The attacks are not limited to the U.S., Crowdstrike said; government agencies, manufacturing firms, defense contractors, healthcare and technology companies in Europe, the Middle East and Asia have also been targeted.

Crowdstrike said its data supports nation-state sponsorship of this campaign, given the sophistication of the tools, command and control activity, and the build-times of the malware samples and backdoor communication—all of which coincide with Russian working hours, the report said.

“The level and extent to which oil and gas were targeted was another thing to us that made it seem like it was very focused,” Myers said. “When you see that kind of focus in a targeted attack in terms of victimology, that’s something that gets your attention.”

The group’s use of watering hole attacks is similar to other groups that compromise websites that are a popular resource, for example, to the intended victim. Attackers generally inject JavaScript into a website that redirects victims using a vulnerable browser or version of Java to a website controlled by the hacker where malware is downloaded. A number of espionage campaigns favored this technique as a means of initial compromise.

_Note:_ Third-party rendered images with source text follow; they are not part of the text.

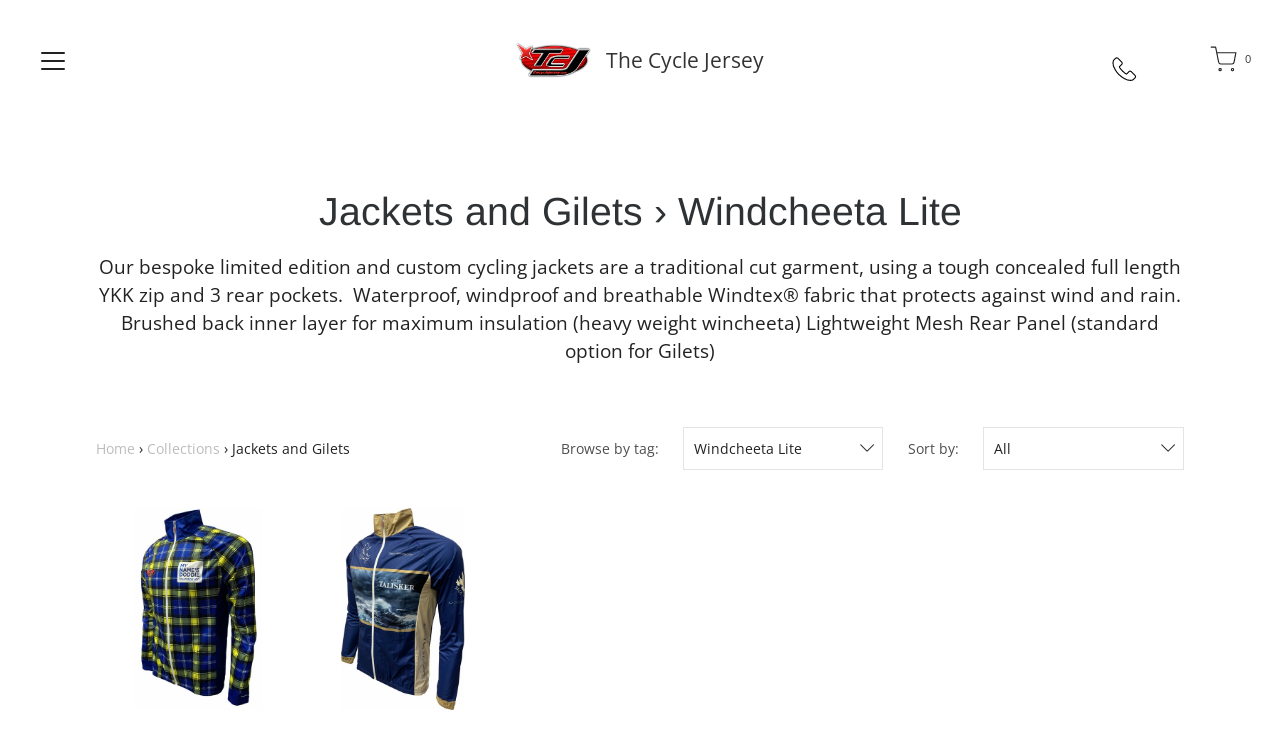

--- FILE ---
content_type: text/html; charset=UTF-8
request_url: https://pre.bossapps.co/api/js/the-cycle-jersey.myshopify.com/variants
body_size: 107
content:
{"53493088846199":"yes","53493088977271":"yes","53493089108343":"yes","53493089239415":"yes","53493111161207":"yes","53493111193975":"yes","53493111226743":"yes","53493111259511":"yes"}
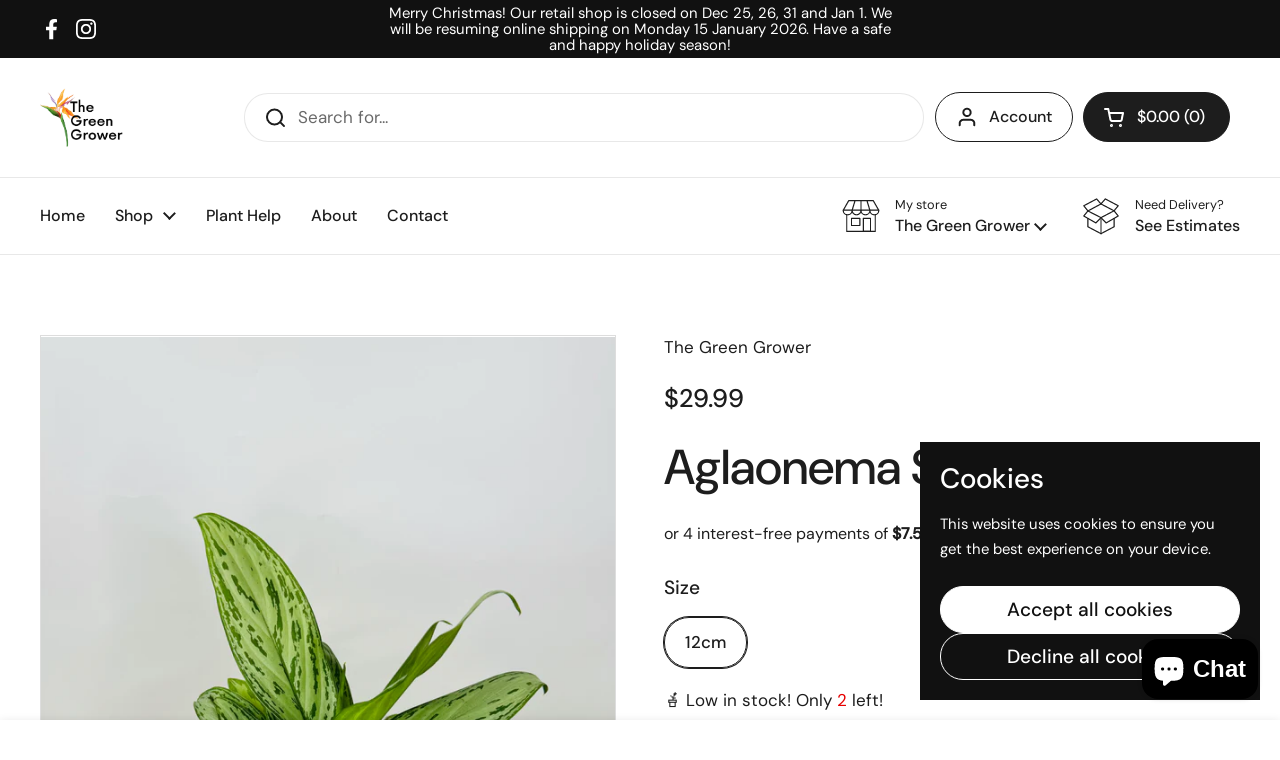

--- FILE ---
content_type: text/html; charset=utf-8
request_url: https://www.thegreengrower.nz/variants/47452066251060/?section_id=helper-pickup-availability-compact
body_size: -251
content:
<div id="shopify-section-helper-pickup-availability-compact" class="shopify-section"><div class="pickup-availability-alert" data-store="the-green-grower">
    <span class="alert alert--circle alert--success">Available for pickup at {{ store }}
</span>
    <span class="pickup-availability-alert-store" style="display:none">The Green Grower</span>
  </div><div class="pickup-availability-alert" data-default-unavailable>
  <span class="alert alert--note alert--circle">
    Out of stock at {{ store }}
  </span>
</div>

<div class="pickup-availability-alert" data-default-store>
  <span class="alert alert--circle alert--blank" onclick="document.getElementById('modal-store-selector')?.show()">
    Choose a store to see local availability
  </span>
</div></div>

--- FILE ---
content_type: image/svg+xml
request_url: https://www.thegreengrower.nz/cdn/shop/files/check-circle-svgrepo-com.svg?crop=center&height=76&v=1746678358&width=76
body_size: -733
content:
<svg xmlns="http://www.w3.org/2000/svg" fill="none" viewBox="0 0 400 400" height="800px" width="800px">
<path stroke-linecap="round" stroke-width="16" stroke-opacity="0.9" stroke="#000000" d="M341 67C148.339 290.671 183.5 343.046 131 205.023"></path>
<path stroke-linejoin="round" stroke-linecap="round" stroke-width="16" stroke-opacity="0.9" stroke="#000000" d="M126.678 74.6892C175.762 40.3656 223.672 30.3765 275.706 57.7602C415.664 131.409 354.622 382.384 180.329 356.983C85.4278 343.149 -9.51278 223.621 90.9151 117.034"></path>
</svg>

--- FILE ---
content_type: image/svg+xml
request_url: https://www.thegreengrower.nz/cdn/shop/files/plant-leaf-forest-foliage-ecology-svgrepo-com.svg?crop=center&height=76&v=1746678358&width=76
body_size: -171
content:
<svg xmlns="http://www.w3.org/2000/svg" id="Layer_1" data-name="Layer 1" viewBox="0 0 512 512" height="800px" width="800px" fill="#000000"><title></title><path d="M259.1,29.94a4.89,4.89,0,0,0-.73-.26,5.37,5.37,0,0,0-1.27-.46,5.59,5.59,0,0,0-1,0,5.16,5.16,0,0,0-1.24.06,6.29,6.29,0,0,0-1.17.42,6.42,6.42,0,0,0-.8.29C244.11,35.3,38,162.89,73,307.91c20.51,84.81,91.36,96.61,129.18,96.61a147.31,147.31,0,0,0,24.23-1.76,5.94,5.94,0,0,0,4.75-6.94,6.06,6.06,0,0,0-6.94-4.78c-4.67.89-114,19.87-139.63-85.92C53.83,177.72,230.42,58.58,256,42.1c25.57,16.48,202.18,135.62,171.38,263C401.8,410.93,292.43,392,287.74,391a6,6,0,0,0-6.93,4.78,5.94,5.94,0,0,0,4.75,6.94,147.17,147.17,0,0,0,24.23,1.76c37.81,0,108.67-11.8,129.17-96.61C474,162.89,267.89,35.3,259.1,29.94Z"></path><path d="M366.34,256.47A6,6,0,1,0,357.9,248L262,344V291.64l76.84-76.82a6,6,0,1,0-8.44-8.45L262,274.76V222.44l42.22-42.23a6,6,0,1,0-8.44-8.44L262,205.55V151.73a6,6,0,1,0-11.92,0v53.83l-33.77-33.78a6,6,0,0,0-8.44,8.42L250,222.42v52.33l-68.39-68.38a6,6,0,0,0-8.44,8.45L250,291.64V344L154.1,248a6,6,0,1,0-8.45,8.45L250,360.87v116a6,6,0,1,0,11.92,0v-116Z"></path></svg>

--- FILE ---
content_type: image/svg+xml
request_url: https://www.thegreengrower.nz/cdn/shop/files/pet-svgrepo-com.svg?crop=center&height=76&v=1746678358&width=76
body_size: -275
content:
<svg xmlns="http://www.w3.org/2000/svg" fill="none" viewBox="0 0 24 24" height="800px" width="800px">

<g stroke-width="0" id="SVGRepo_bgCarrier"></g>

<g stroke-linejoin="round" stroke-linecap="round" id="SVGRepo_tracerCarrier"></g>

<g id="SVGRepo_iconCarrier"> <path stroke-linejoin="round" stroke-linecap="round" stroke-width="0.45600000000000007" stroke="#292D32" d="M4.41003 16.75C4.17003 19.64 6.35003 22 9.25003 22H14.04C17.3 22 19.54 19.37 19 16.15C18.43 12.77 15.17 10 11.74 10C8.02003 10 4.72003 13.04 4.41003 16.75Z"></path> <path stroke-linejoin="round" stroke-linecap="round" stroke-width="0.45600000000000007" stroke="#292D32" d="M10.47 7.5C11.8507 7.5 12.97 6.38071 12.97 5C12.97 3.61929 11.8507 2.5 10.47 2.5C9.08926 2.5 7.96997 3.61929 7.96997 5C7.96997 6.38071 9.08926 7.5 10.47 7.5Z"></path> <path stroke-linejoin="round" stroke-linecap="round" stroke-width="0.45600000000000007" stroke="#292D32" d="M17.3 8.69995C18.4046 8.69995 19.3 7.80452 19.3 6.69995C19.3 5.59538 18.4046 4.69995 17.3 4.69995C16.1955 4.69995 15.3 5.59538 15.3 6.69995C15.3 7.80452 16.1955 8.69995 17.3 8.69995Z"></path> <path stroke-linejoin="round" stroke-linecap="round" stroke-width="0.45600000000000007" stroke="#292D32" d="M21 12.7C21.8284 12.7 22.5 12.0284 22.5 11.2C22.5 10.3715 21.8284 9.69995 21 9.69995C20.1716 9.69995 19.5 10.3715 19.5 11.2C19.5 12.0284 20.1716 12.7 21 12.7Z"></path> <path stroke-linejoin="round" stroke-linecap="round" stroke-width="0.45600000000000007" stroke="#292D32" d="M3.96997 10.7C5.07454 10.7 5.96997 9.80452 5.96997 8.69995C5.96997 7.59538 5.07454 6.69995 3.96997 6.69995C2.8654 6.69995 1.96997 7.59538 1.96997 8.69995C1.96997 9.80452 2.8654 10.7 3.96997 10.7Z"></path> </g>

</svg>

--- FILE ---
content_type: image/svg+xml
request_url: https://www.thegreengrower.nz/cdn/shop/files/box-business-tools-gift-svgrepo-com.svg?crop=center&height=76&v=1746678358&width=76
body_size: -240
content:
<svg xmlns:xlink="http://www.w3.org/1999/xlink" xmlns="http://www.w3.org/2000/svg" xml:space="preserve" version="1.1" id="Capa_1" viewBox="0 0 60 60" height="800px" width="800px" fill="#000000">

<g>

<path d="M49.554,0H10.446L0,16.713V60h60V16.713L49.554,0z M57.196,16H31V2h17.446L57.196,16z M11.554,2H29v14H2.804L11.554,2z    M2,58V18h56v40H2z"></path>

<path d="M36,23H24c-1.654,0-3,1.346-3,3s1.346,3,3,3h12c1.654,0,3-1.346,3-3S37.654,23,36,23z M36,27H24c-0.551,0-1-0.448-1-1   s0.449-1,1-1h12c0.551,0,1,0.448,1,1S36.551,27,36,27z"></path>

<path d="M38,52H22c-0.552,0-1,0.447-1,1s0.448,1,1,1h16c0.552,0,1-0.447,1-1S38.552,52,38,52z"></path>

<path d="M25,50c0.552,0,1-0.447,1-1v-6.586l1.293,1.293C27.488,43.902,27.744,44,28,44s0.512-0.098,0.707-0.293   c0.391-0.391,0.391-1.023,0-1.414l-2.999-2.999c-0.092-0.093-0.203-0.166-0.326-0.217c-0.244-0.101-0.52-0.101-0.764,0   c-0.123,0.051-0.233,0.124-0.326,0.217l-2.999,2.999c-0.391,0.391-0.391,1.023,0,1.414C21.488,43.902,21.744,44,22,44   s0.512-0.098,0.707-0.293L24,42.414V49C24,49.553,24.448,50,25,50z"></path>

<path d="M35.708,39.294c-0.092-0.093-0.203-0.166-0.326-0.217c-0.244-0.101-0.52-0.101-0.764,0   c-0.123,0.051-0.233,0.124-0.326,0.217l-2.999,2.999c-0.391,0.391-0.391,1.023,0,1.414C31.488,43.902,31.744,44,32,44   s0.512-0.098,0.707-0.293L34,42.414V49c0,0.553,0.448,1,1,1s1-0.447,1-1v-6.586l1.293,1.293C37.488,43.902,37.744,44,38,44   s0.512-0.098,0.707-0.293c0.391-0.391,0.391-1.023,0-1.414L35.708,39.294z"></path>

</g>

<g></g>

<g></g>

<g></g>

<g></g>

<g></g>

<g></g>

<g></g>

<g></g>

<g></g>

<g></g>

<g></g>

<g></g>

<g></g>

<g></g>

<g></g>

</svg>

“If you look back even as far as 2006, you see targeted attackers using a lot of Microsoft Office exploits until they exhausted all the low-hanging vulnerabilities in those products and then moved into Adobe and others,” Myers said. “It was the easiest way in; they’re not spending a lot of time looking for vulnerabilities, just using low-hanging stuff like Java to get around ASLR and stringing exploits together to get in. Anything that makes it easier for attackers…that’s why we’re seeing a lot of strategic web compromises.”